Optimization Algorithms in Deep Neural Networks¶

Optimization is the process of updating model parameters to minimize a loss function. In deep learning, optimizer choice directly controls convergence speed, stability, and final generalization.

1. Optimization Objective¶

Given model parameters $\theta$ and loss $\mathcal{L}(\theta)$, the training goal is:

\[ \theta^* = \arg\min_{\theta}\mathcal{L}(\theta) \]

The gradient $\nabla_\theta \mathcal{L}(\theta)$ points toward maximum increase, so updates move in the negative gradient direction.

2. Gradient Descent Foundations¶

2.1 Batch Gradient Descent¶

\[ \theta_{t+1} = \theta_t - \eta \nabla_\theta \mathcal{L}(\theta_t) \]

Uses the full dataset each update.
Stable but expensive for large datasets.

2.2 Stochastic Gradient Descent (SGD)¶

Updates using one sample at a time.
Fast per-step but noisy.

2.3 Mini-Batch Gradient Descent¶

Uses a small batch B.

Gradient estimate:

g_t = (1 / |B|) * sum_{(x_i, y_i) in B} grad_theta loss(theta_t; x_i, y_i)

Parameter update:

theta_{t+1} = theta_t - eta * g_t

Parameters: - B: current mini-batch - |B|: mini-batch size - g_t: average gradient at step t - eta: learning rate

Standard default in modern deep learning.
Balances computational efficiency and gradient quality.

3. Core Challenge: Learning Rate¶

Learning rate $\eta$ is the step size.

If $\eta$ is too large: oscillation or divergence.
If $\eta$ is too small: very slow training and stalled progress.

flowchart LR
  A["Large Learning Rate"] --> B["Overshoot Minima"]
  B --> C["Oscillation / Divergence"]
  D["Small Learning Rate"] --> E["Tiny Progress"]
  E --> F["Slow Convergence"]

4. Momentum-Based Methods¶

4.1 Momentum¶

Momentum accumulates a velocity vector to smooth updates.
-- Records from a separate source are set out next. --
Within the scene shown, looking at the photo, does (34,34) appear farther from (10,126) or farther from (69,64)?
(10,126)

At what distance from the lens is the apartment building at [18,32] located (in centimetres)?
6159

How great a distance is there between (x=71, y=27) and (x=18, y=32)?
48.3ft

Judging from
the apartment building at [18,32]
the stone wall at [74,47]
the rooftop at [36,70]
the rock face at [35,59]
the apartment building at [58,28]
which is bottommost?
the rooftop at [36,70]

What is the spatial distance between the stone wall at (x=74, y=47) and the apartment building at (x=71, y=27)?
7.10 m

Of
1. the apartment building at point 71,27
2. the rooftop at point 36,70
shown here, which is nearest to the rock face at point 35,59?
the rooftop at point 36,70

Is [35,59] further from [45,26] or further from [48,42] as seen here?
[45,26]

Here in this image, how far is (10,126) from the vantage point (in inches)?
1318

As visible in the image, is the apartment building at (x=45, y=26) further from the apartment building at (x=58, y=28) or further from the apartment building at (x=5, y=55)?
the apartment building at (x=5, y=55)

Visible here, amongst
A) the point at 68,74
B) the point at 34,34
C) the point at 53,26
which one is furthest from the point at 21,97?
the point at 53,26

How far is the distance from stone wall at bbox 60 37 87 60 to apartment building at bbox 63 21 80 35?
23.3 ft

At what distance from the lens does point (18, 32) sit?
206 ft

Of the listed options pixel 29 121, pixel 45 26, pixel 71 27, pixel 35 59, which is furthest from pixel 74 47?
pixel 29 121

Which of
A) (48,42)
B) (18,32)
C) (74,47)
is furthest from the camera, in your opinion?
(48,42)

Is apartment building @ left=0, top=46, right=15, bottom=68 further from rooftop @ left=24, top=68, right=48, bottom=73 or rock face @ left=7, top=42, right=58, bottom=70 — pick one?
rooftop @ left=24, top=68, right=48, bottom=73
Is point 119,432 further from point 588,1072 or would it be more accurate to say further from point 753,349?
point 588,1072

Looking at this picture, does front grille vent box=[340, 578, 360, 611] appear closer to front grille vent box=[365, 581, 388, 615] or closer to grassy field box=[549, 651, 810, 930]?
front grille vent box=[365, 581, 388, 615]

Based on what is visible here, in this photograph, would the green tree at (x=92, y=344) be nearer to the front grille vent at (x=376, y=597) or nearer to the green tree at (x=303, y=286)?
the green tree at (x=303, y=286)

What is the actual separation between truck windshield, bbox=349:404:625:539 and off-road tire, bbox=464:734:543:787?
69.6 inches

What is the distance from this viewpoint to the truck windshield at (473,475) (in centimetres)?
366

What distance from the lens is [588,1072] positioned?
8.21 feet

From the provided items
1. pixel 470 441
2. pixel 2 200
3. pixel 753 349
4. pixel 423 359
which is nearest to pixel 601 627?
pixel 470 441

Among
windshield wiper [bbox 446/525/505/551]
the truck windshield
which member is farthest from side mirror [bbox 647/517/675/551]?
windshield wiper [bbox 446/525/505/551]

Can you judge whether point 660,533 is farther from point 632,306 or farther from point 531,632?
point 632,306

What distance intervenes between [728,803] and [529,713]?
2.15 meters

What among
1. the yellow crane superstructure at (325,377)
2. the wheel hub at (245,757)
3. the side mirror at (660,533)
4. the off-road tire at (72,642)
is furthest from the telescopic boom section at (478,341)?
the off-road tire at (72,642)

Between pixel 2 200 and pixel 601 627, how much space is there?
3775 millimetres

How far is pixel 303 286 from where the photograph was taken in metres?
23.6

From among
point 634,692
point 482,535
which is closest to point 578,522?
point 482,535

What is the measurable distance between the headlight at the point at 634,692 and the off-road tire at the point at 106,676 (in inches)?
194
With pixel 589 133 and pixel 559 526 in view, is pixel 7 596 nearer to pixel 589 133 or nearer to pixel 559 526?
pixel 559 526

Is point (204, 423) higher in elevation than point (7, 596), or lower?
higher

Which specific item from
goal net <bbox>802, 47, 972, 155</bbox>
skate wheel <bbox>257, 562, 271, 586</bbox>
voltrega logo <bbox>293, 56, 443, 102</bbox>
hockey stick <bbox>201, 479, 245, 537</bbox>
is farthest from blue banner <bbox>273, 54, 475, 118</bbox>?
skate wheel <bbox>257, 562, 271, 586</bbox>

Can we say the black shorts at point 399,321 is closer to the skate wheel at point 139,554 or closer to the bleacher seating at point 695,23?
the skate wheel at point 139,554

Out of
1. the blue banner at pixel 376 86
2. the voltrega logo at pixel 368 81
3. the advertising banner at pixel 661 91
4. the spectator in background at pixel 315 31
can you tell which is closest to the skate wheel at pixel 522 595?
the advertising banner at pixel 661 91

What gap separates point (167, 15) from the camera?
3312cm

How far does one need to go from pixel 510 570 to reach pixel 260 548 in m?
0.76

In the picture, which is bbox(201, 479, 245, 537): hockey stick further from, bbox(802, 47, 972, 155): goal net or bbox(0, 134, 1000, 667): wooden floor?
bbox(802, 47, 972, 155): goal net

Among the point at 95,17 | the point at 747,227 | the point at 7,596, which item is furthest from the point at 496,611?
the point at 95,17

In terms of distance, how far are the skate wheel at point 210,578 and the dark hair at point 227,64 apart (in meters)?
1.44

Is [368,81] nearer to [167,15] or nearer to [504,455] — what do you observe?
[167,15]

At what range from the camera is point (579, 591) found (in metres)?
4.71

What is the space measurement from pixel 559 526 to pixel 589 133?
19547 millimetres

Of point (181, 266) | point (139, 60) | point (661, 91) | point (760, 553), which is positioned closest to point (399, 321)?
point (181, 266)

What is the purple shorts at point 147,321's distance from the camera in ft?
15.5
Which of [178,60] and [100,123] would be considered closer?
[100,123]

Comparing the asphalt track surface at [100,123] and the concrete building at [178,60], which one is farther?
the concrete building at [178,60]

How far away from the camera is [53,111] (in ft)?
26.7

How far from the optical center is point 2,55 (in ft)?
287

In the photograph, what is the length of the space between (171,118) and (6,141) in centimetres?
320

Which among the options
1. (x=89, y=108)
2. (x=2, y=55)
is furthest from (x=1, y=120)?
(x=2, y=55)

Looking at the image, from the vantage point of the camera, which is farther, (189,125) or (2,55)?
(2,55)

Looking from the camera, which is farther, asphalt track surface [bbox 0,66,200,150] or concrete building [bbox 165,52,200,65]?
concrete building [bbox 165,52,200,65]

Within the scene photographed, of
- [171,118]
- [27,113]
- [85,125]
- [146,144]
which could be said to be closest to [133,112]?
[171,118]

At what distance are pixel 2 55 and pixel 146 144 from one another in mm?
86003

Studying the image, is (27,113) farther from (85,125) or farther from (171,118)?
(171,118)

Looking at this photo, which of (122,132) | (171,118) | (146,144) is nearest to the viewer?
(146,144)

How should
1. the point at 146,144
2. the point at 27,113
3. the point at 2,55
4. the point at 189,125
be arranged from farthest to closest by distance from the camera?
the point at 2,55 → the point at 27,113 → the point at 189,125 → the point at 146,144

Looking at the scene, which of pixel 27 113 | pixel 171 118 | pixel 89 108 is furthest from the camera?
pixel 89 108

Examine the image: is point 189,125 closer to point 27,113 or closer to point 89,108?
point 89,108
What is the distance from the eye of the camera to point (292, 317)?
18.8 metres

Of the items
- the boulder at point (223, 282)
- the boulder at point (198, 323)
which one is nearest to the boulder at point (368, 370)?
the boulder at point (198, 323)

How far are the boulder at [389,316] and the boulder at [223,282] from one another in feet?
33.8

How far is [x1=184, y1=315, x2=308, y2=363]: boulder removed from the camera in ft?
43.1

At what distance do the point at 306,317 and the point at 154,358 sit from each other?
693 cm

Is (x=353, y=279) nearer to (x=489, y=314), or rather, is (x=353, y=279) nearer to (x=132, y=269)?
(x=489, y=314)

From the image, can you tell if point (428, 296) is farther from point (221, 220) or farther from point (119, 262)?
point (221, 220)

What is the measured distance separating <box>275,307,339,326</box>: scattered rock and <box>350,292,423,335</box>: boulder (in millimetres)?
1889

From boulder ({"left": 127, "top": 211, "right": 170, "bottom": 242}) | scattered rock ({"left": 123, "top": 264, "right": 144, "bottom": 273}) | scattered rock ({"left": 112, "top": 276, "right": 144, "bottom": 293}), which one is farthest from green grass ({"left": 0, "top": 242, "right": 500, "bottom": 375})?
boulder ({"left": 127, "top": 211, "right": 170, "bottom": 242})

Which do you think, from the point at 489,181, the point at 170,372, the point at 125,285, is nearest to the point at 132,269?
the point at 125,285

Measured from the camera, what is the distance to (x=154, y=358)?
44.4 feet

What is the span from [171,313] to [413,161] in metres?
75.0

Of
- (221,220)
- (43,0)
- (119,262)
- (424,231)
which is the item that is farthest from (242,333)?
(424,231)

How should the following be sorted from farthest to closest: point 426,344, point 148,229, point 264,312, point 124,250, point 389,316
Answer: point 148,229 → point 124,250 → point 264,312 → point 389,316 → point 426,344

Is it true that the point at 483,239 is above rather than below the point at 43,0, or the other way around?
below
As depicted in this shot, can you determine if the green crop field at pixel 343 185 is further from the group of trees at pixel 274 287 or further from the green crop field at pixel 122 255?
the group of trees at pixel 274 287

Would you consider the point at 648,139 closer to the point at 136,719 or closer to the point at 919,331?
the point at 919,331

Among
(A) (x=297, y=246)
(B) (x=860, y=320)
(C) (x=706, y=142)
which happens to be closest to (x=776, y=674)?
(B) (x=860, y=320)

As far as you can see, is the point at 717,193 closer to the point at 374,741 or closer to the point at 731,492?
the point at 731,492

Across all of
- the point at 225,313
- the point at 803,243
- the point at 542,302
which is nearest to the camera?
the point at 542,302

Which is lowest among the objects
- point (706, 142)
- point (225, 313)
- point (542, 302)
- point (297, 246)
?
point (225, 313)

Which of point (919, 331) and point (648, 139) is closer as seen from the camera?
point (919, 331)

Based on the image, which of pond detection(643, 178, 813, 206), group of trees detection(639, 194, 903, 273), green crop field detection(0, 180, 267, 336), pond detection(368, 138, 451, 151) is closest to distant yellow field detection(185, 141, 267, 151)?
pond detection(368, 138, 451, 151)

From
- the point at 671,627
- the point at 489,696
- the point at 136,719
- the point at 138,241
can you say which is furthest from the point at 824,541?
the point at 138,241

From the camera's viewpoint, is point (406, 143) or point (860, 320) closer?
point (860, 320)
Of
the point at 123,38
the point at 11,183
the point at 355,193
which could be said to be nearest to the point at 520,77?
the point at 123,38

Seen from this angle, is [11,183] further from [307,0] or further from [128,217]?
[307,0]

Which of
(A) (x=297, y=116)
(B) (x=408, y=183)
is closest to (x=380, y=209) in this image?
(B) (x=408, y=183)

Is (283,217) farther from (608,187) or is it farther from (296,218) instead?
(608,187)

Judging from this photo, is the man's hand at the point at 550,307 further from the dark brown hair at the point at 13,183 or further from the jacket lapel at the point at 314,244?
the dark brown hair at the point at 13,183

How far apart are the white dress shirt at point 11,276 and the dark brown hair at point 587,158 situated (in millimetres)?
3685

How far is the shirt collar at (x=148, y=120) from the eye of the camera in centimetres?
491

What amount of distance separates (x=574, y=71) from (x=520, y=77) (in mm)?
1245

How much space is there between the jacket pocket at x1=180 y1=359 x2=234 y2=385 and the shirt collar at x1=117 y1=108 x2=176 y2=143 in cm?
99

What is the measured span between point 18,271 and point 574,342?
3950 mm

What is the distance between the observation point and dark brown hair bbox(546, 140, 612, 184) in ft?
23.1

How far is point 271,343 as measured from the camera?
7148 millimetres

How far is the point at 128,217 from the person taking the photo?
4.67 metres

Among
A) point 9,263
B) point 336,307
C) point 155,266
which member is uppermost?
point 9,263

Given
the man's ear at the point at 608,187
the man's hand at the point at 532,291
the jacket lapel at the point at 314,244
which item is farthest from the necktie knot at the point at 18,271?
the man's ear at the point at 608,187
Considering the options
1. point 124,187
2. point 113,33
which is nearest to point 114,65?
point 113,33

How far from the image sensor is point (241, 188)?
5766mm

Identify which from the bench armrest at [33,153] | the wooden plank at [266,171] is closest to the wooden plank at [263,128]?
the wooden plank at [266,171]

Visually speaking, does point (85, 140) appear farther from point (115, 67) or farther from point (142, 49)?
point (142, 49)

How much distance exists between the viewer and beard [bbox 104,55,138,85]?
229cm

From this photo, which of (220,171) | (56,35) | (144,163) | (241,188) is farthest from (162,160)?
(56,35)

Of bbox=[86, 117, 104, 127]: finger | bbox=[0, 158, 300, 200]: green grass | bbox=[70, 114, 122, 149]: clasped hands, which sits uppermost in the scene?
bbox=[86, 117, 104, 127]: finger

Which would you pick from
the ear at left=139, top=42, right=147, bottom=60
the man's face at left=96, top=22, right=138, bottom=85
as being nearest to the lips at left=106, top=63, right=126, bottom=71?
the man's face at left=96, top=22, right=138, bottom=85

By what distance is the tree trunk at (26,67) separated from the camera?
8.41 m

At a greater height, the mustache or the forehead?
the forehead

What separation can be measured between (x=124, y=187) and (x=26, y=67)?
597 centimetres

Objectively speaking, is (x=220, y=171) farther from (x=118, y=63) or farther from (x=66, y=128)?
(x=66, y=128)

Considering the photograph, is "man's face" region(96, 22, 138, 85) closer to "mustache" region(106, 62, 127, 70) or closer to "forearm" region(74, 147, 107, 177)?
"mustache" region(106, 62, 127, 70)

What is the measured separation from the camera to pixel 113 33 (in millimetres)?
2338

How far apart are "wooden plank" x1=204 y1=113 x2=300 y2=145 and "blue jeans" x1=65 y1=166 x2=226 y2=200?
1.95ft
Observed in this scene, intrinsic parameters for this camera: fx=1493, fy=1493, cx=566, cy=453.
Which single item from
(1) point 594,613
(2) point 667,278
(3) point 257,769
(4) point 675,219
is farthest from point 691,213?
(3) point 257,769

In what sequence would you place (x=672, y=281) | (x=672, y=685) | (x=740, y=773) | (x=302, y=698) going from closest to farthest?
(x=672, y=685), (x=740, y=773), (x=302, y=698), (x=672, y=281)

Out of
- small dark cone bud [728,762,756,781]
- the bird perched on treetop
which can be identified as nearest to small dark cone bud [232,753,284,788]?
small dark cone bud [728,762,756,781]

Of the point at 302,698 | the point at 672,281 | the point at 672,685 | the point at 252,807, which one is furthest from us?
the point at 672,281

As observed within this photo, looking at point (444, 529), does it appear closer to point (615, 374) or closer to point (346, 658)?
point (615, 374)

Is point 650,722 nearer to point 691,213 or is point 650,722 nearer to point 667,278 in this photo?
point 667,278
Let: [ g_t = \nabla_\theta \mathcal{L}(\theta_t) ]

\[ \begin{aligned} v_t &= \beta v_{t-1} + g_t \\ \theta_{t+1} &= \theta_t - \eta v_t \end{aligned} \]

$\beta$ controls memory of past gradients (commonly around $0.9$).
Reduces zig-zag behavior in narrow valleys.
Improves speed on smooth directions.

4.2 Nesterov Accelerated Gradient (NAG)¶

Nesterov computes the gradient at a look-ahead point: [ \tilde{\theta}t = \theta_t - \eta \beta v{t-1} ]

\[ \begin{aligned} v_t &= \beta v_{t-1} + \nabla_\theta \mathcal{L}(\tilde{\theta}_t) \\ \theta_{t+1} &= \theta_t - \eta v_t \end{aligned} \]

Anticipates future position before updating.
Often converges with better directional correction than classical momentum.

5. Adaptive Learning-Rate Methods¶

5.1 AdaGrad¶

AdaGrad accumulates squared gradients per parameter.

Update equations: $$ \begin{aligned} s_t &= s_{t-1} + g_t^2 \ \theta_{t+1} &= \theta_t - \frac{\eta}{\sqrt{s_t}+\epsilon}\odot g_t \end{aligned} $$

Implementation form: s = s + g*g, theta = theta - (eta / (sqrt(s) + eps)) * g

Parameters: - $g_t$: gradient at step $t$ - $s_t$: accumulated squared-gradient vector - $\eta$: base learning rate - $\epsilon$: small stability constant

Key points: - Larger historical gradients -> smaller future steps. - Works well for sparse features. - Limitation: $s_t$ grows monotonically, so the effective learning rate can become too small.

5.2 RMSProp¶

RMSProp uses an exponentially decaying average of squared gradients.

Update equations: $$ \begin{aligned} s_t &= \gamma s_{t-1} + (1-\gamma)g_t^2 \ \theta_{t+1} &= \theta_t - \frac{\eta}{\sqrt{s_t}+\epsilon}\odot g_t \end{aligned} $$

Implementation form: s = gamma*s + (1-gamma)*(g*g), theta = theta - (eta / (sqrt(s) + eps)) * g

Parameters: - $\gamma$: decay rate (typically near $0.9$) - Other symbols are as defined in AdaGrad.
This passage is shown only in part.